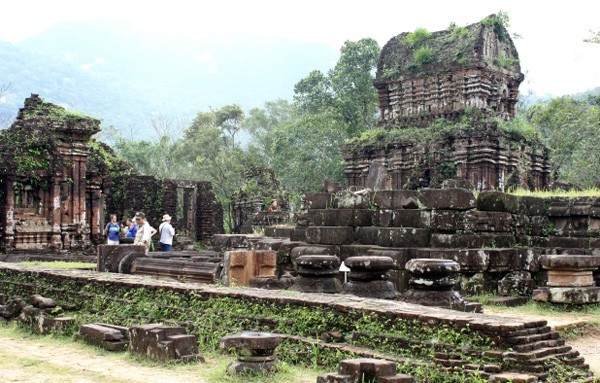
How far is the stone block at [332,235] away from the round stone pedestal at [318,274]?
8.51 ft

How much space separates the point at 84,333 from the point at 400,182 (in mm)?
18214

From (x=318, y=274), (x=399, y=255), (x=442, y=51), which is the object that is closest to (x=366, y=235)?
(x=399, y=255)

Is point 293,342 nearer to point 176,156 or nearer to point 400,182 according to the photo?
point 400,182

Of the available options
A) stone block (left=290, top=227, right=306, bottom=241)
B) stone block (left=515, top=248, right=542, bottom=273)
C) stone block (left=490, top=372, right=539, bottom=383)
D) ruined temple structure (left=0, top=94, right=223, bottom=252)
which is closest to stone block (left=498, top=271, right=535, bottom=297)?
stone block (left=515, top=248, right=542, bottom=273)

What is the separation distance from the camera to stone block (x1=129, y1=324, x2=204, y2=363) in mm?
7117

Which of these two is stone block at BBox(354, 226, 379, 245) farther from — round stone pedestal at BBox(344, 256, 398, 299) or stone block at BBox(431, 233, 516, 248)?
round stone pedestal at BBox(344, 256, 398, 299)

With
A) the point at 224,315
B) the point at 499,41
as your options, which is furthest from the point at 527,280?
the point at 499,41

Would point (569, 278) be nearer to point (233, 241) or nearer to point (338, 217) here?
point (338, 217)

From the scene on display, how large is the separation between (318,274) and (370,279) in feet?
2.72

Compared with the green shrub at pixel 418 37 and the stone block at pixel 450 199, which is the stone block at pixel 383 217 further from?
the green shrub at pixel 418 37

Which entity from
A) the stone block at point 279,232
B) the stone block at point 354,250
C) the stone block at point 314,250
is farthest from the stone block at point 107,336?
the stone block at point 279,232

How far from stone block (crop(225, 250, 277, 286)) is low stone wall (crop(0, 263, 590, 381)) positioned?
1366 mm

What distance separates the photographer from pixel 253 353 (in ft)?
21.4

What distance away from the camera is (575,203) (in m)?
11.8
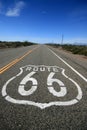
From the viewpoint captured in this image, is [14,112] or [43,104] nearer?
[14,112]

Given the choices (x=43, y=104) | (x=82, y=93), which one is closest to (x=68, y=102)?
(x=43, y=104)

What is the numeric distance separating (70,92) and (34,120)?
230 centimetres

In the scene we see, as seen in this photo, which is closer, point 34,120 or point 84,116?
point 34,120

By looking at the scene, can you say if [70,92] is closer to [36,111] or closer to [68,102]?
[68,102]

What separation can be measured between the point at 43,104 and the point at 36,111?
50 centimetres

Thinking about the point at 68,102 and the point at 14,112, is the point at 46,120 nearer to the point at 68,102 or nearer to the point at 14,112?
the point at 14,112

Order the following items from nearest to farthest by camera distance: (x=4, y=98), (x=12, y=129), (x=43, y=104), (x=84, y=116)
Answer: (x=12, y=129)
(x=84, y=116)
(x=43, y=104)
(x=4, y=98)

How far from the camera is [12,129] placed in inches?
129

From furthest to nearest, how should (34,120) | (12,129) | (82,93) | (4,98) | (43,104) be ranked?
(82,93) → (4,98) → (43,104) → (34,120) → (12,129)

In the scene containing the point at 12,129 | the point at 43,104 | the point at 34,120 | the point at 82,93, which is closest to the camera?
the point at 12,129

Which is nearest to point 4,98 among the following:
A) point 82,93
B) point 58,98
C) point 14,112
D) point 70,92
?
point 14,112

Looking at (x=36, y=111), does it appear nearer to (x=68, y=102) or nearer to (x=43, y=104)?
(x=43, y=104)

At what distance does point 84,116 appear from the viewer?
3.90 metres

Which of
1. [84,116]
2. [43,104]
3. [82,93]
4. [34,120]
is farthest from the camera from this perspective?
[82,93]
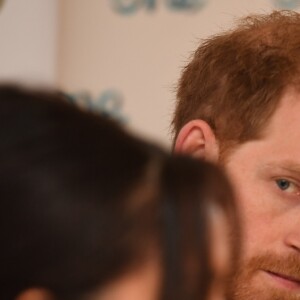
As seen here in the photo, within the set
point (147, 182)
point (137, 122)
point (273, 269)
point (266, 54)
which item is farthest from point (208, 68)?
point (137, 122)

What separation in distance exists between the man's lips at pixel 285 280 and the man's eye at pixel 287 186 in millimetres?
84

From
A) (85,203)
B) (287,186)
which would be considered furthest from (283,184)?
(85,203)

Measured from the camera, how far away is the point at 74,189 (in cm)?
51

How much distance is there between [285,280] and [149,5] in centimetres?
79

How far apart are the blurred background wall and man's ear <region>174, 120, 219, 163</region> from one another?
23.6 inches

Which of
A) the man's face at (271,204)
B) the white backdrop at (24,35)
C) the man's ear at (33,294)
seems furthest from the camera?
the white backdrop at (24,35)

Exercise task:
Render every line between the one containing "What separation in" and the last line of the entries, inclusive, as a Markdown table with columns "Row" and "Line". Number each row and omit blank lines.

Solution to this task:
| Row | Line |
|---|---|
| 1 | What separation in distance exists between the man's lips at pixel 285 280 and the man's eye at pixel 287 186 in millimetres? |
| 2 | 84 |
| 3 | From |
| 4 | A) (85,203) |
| 5 | B) (287,186) |
| 6 | which would be considered furthest from (283,184)? |
| 7 | (85,203) |
| 8 | Measured from the camera, how far away is the point at 74,189 (in cm)? |
| 9 | 51 |
| 10 | How much distance is there between [285,280] and [149,5] in centimetres? |
| 11 | 79 |
| 12 | How far apart are the blurred background wall and man's ear <region>174, 120, 219, 163</region> from one another? |
| 13 | 23.6 inches |
| 14 | Which of |
| 15 | A) the man's face at (271,204) |
| 16 | B) the white backdrop at (24,35) |
| 17 | C) the man's ear at (33,294) |
| 18 | seems furthest from the camera? |
| 19 | the white backdrop at (24,35) |